Exceeding the yield strength typically work-hardens a material, increasing the yield strength. The new, work-hardened yield strength is what we will call the maximum stress. How the work-hardening process affects the spherical yield surface is what differentiates the three hardening models:
Isotropic: The radius of the spherical yield surface increases, and the sphere remains centered at the original location. In other words, the strain vector magnitude is no longer defined by the initial yield stress of the material. Instead, the strain vectors are now based on the maximum stress magnitude, regardless of the strain direction. Therefore, the sphere has expanded in size.
Example: Assume the material is strained in the +X direction (tensile strain) until it has yielded and work-hardened to a maximum stress (SM) equal to 1.05 times the initial yield strength. If the strain is then reversed, the strain magnitude in the -X direction (compressive strain) would have to produce a stress of -SM for additional yielding to commence. In other words, the yield strengths in tension and compression are initially equal, and they will remain equal as plastic strain and work-hardening evolves, regardless of the strain direction.
The Isotropic Hardening option is generally recommended for situations where only one-way bending occurs.
Kinematic: The radius of the spherical yield surface remains unchanged, but the sphere location is offset in the direction of strain. The point on the yield surface (the tip of the strain vector) coincides with the new work-hardened material strength (the maximum stress), but only in the direction of the current strain. The distance from the original centroid (the zero-strain condition) to any point on the translated sphere is no longer a constant.
Example: Assume again that the material is strained in the +X direction (tensile strain) until it has yielded and work-hardened to a maximum stress (SM) equal to 1.05 times the initial yield strength (Sy). Now, reverse the direction of strain. Yielding will not recommence at a stress of -SM, as would occur for the Isotropic hardening option. Instead, the stress would be a lesser value equal to SM - (2 * Sy). The radius of the sphere is unchanged, and it remains related to the initial yield stress (Sy). This phenomenon reduces the stress required to resume yielding when the direction of strain changes after work-hardening. Put simply, this option is designed to capture the case where hardening in tension can lead to later softening in compression.

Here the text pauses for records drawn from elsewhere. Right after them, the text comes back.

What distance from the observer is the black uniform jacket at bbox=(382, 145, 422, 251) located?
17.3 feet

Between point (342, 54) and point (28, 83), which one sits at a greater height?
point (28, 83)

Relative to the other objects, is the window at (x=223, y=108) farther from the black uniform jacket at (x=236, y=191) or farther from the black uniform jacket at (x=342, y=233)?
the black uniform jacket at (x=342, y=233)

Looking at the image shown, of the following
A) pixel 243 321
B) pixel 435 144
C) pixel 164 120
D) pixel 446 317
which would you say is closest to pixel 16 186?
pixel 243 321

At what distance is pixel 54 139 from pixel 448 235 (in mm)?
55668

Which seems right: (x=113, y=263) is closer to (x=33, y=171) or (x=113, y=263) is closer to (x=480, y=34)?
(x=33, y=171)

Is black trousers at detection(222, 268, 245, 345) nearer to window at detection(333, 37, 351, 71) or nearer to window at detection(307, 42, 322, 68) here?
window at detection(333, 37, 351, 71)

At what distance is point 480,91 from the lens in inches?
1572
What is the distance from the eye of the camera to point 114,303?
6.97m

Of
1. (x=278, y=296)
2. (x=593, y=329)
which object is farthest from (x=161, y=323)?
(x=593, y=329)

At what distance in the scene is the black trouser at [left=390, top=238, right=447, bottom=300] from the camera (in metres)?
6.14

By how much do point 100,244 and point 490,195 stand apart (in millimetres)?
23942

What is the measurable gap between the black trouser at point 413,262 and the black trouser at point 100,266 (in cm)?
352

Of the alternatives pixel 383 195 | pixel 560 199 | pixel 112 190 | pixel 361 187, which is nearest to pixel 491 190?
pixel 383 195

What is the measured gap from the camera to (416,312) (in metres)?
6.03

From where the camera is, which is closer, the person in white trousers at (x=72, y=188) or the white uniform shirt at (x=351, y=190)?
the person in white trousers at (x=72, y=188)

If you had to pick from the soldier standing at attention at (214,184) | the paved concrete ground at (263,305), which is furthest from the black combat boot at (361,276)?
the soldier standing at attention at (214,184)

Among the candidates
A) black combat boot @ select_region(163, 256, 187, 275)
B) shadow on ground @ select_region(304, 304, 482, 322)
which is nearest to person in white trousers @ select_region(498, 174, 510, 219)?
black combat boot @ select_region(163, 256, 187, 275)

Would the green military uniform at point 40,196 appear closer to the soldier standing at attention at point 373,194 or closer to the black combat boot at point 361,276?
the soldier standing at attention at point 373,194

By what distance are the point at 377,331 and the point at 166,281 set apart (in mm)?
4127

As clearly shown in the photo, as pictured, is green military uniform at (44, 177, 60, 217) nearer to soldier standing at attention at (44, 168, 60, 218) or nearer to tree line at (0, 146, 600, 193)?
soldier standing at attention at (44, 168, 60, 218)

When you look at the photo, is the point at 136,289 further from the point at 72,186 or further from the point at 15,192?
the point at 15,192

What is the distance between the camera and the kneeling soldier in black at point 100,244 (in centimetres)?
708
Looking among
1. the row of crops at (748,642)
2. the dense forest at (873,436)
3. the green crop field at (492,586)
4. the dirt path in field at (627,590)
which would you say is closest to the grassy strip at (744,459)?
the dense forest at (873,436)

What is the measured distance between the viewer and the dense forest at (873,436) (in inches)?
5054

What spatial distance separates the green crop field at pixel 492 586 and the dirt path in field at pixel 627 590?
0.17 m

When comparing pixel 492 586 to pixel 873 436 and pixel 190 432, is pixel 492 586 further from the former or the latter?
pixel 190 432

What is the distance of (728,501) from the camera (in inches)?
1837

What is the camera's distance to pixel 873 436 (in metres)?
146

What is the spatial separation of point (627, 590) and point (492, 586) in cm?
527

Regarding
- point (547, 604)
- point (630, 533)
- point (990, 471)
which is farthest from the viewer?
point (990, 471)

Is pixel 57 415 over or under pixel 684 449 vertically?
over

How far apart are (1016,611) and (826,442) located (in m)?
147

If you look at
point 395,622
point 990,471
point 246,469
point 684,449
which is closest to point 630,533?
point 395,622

The Kinematic Hardening option is generally recommended for situations where reverse bending cycles occur.
Isotropic + Kinematic - This method combines the effects of the other two hardening options previously described. The spherical yield surface expands somewhat (but less than for the Isotropic option). Similarly, the sphere also translates somewhat (but less than for the Kinematic option). Therefore, the calculated results are between the results predicted by the other two methods.